===== PAGE

With its tricky regulations and high bars to entrance between the gear and the knowledge, deepwater bottom fishing may not be the main attraction to the average offshore angler's day of fishing, but it sure can be an attractive sideline. Then again, when other seasons are closed and you can put together a box of yellowedge grouper, tilefish, a snowy and some other snappers, it might make sense to take aim at this fishery.

"I do a lot of my fishing to help show my kids how to take care of the fishery, to fish conservatively, take a few fish and then move on," says Chris Perry, of Team Choppy in Palm Beach. "Last year, I didn't even get a chance to tile fish before season closed. And last time I was out there, I made one drop, caught a snowy grouper and then put my gear away and went trolling so I didn't kill anything unnecessarily. Unfortunately, the commercial fishers will come in and wipe out an entire spot, quickly. I just wish they'd tighten up on the commercial guys and loosen up the restrictions on recreational fishers and let everybody enjoy the fishing."

==========

• TO DO:
a - From the bottom fishing text, list each thing Chris Perry says he did on his last trip out there.
b - Rewrite the bottom fishing text from "With its tricky" to "at this fishery.", swapping "tilefish" for "golden tilefish".

===== MATERIAL PROVIDED

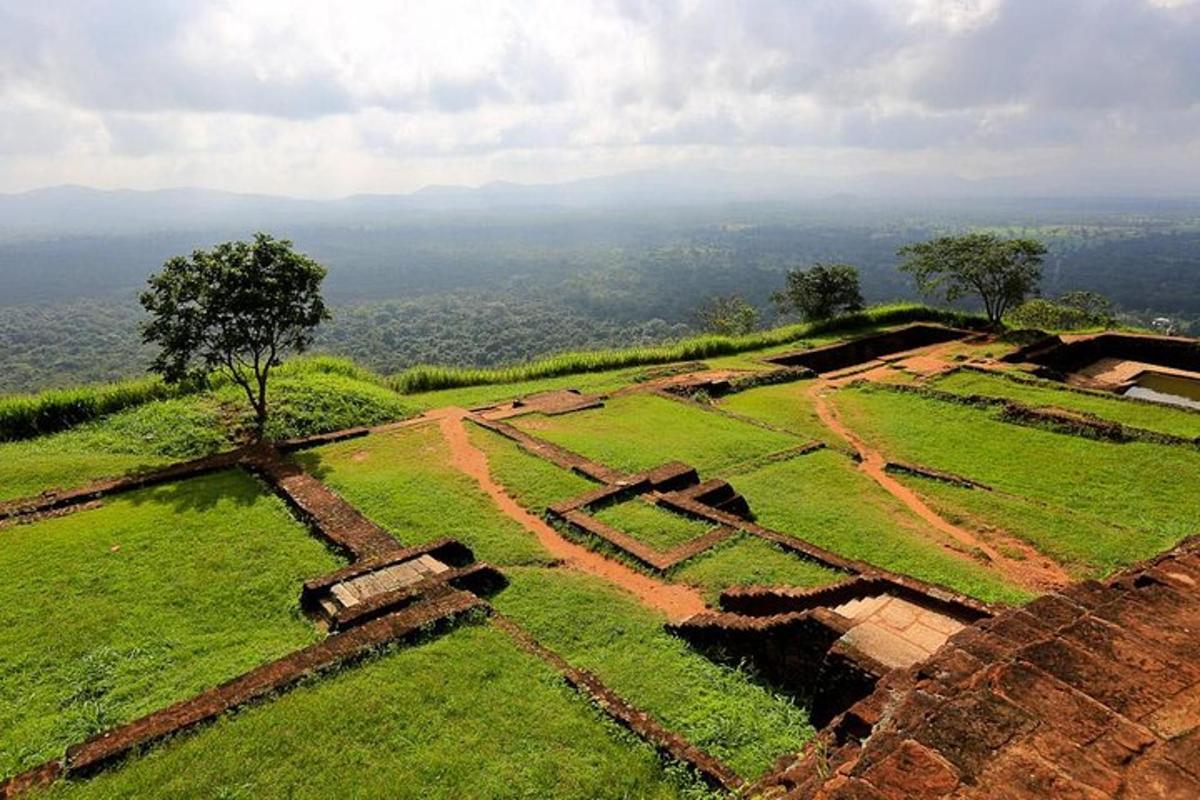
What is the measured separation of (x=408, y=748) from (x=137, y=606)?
4.71 meters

==========

• ANSWERS BY TASK:
a -
- Made one drop
- Caught a snowy grouper
- Put his gear away
- Went trolling

b -
With its tricky regulations and high bars to entrance between the gear and the knowledge, deepwater bottom fishing may not be the main attraction to the average offshore angler's day of fishing, but it sure can be an attractive sideline. Then again, when other seasons are closed and you can put together a box of yellowedge grouper, golden tilefish, a snowy and some other snappers, it might make sense to take aim at this fishery.